Die Ideen des chinesischen Konfuzianismus
(Ru Jia ) sind in Japan schon während
seiner ersten Blüte im China der Han-Zeit (2. Jh. v. Chr. - 2. Jh. n. Chr.) durch
diplomatischen Verkehr, Handel und Übernahme der chinesischen Schriftzeichen bekannt und
verbreitet wor-den. Literarischen Niederschlag fanden sie zuerst in den Reichsannalen
(Nihongi, 714-720) und frühen Gesetzgebungen (Kempo-jushichi-jo, 17-Artikel-Verfassung
von 604 und Omi-ritsu-ryo 701-757), welche zeigen, daß sie damals allgemeines Gedankengut
der feudalen Gesellschaft und ihrer Regierungspolitik waren. Wie der klassische
chinesische war auch der japanische alte Konfuzianismus diesseitsausgerichtet,
realistisch-sensualistisch und pragmatistisch, er propa-gierte die Reichseinheit unter
einem starken Kaisertum und feudalem Vasallentum und lehrte die entsprechenden Tugenden,
er wirkte zivilisatorisch durch alle Lebensbereiche stilisierende feine Sitten und Riten,
und nicht zuletzt erweckte er den Sinn für Wissenschaft und Gelehr-samkeit, für
chinesische Schrift und die dadurch übermittelten chinesischen Klassikertexte. Hofdamen
entwickelten aus vereinfachten chinesischen Schriftzeichen eine alphabetische Lautschrift,
in der dann eine seither klassische schöne Literatur in reiner japanischer Lautschrift
(Hiragana und Katakana) artikulierbar wurde.

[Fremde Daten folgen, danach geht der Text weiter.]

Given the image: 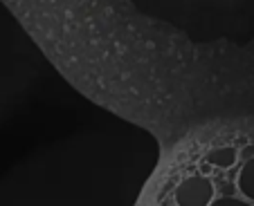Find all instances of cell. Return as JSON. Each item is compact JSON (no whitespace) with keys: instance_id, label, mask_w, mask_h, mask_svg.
Instances as JSON below:
<instances>
[{"instance_id":"obj_4","label":"cell","mask_w":254,"mask_h":206,"mask_svg":"<svg viewBox=\"0 0 254 206\" xmlns=\"http://www.w3.org/2000/svg\"><path fill=\"white\" fill-rule=\"evenodd\" d=\"M236 188L243 195V200L254 204V157L245 159V164L241 166L239 175H236Z\"/></svg>"},{"instance_id":"obj_2","label":"cell","mask_w":254,"mask_h":206,"mask_svg":"<svg viewBox=\"0 0 254 206\" xmlns=\"http://www.w3.org/2000/svg\"><path fill=\"white\" fill-rule=\"evenodd\" d=\"M216 197L214 182L205 175H189L176 186V206H209Z\"/></svg>"},{"instance_id":"obj_3","label":"cell","mask_w":254,"mask_h":206,"mask_svg":"<svg viewBox=\"0 0 254 206\" xmlns=\"http://www.w3.org/2000/svg\"><path fill=\"white\" fill-rule=\"evenodd\" d=\"M205 162L214 168L227 170V168H232L239 162V150L232 148V146H218V148H211L209 153L205 155Z\"/></svg>"},{"instance_id":"obj_5","label":"cell","mask_w":254,"mask_h":206,"mask_svg":"<svg viewBox=\"0 0 254 206\" xmlns=\"http://www.w3.org/2000/svg\"><path fill=\"white\" fill-rule=\"evenodd\" d=\"M209 206H254V204H250L248 200H241V197L225 195V197H214V202Z\"/></svg>"},{"instance_id":"obj_1","label":"cell","mask_w":254,"mask_h":206,"mask_svg":"<svg viewBox=\"0 0 254 206\" xmlns=\"http://www.w3.org/2000/svg\"><path fill=\"white\" fill-rule=\"evenodd\" d=\"M79 85L254 103V0H5Z\"/></svg>"},{"instance_id":"obj_6","label":"cell","mask_w":254,"mask_h":206,"mask_svg":"<svg viewBox=\"0 0 254 206\" xmlns=\"http://www.w3.org/2000/svg\"><path fill=\"white\" fill-rule=\"evenodd\" d=\"M243 157V159H250V157H254V146H245L243 150L239 153V159Z\"/></svg>"}]
</instances>
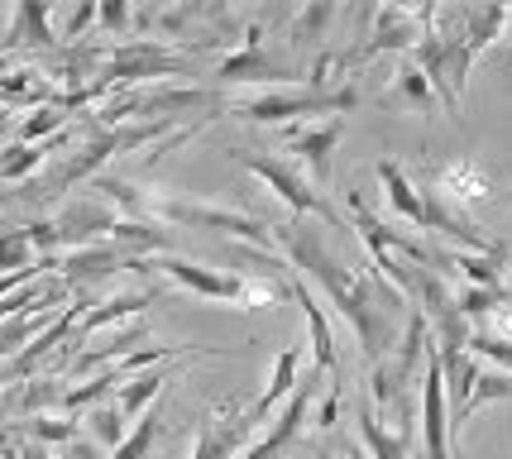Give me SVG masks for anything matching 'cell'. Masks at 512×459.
<instances>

In vielen Bereichen reinigte und verstärkte
der Konfuzianismus die im einheimischen Shinto vorhandenen ethischen und ästhetischen
Tendenzen und verschmolz mehr oder weniger mit diesen.
Erst im 16. Jahrhundert nahm der Konfuzianismus in Konkurrenz mit dem ebenfalls aus China
eingedrungenen Buddhismus die Gestalt schulmässig gelehrter Bildung an. Grundlage dafür
wurde der seit der Song-Zeit (960 - 1127) in China entwickelte und stark idealistisch
ausgerichtete Neukonfuzianismus des Zhu Xi (1130-1200) bzw. Zhu Zi (
"Meister Zhu", japanisch: Shushi). Diese Richtung heißt daher auch in Japan
nach ihrem chinesischen Gründermeister Shushigaku.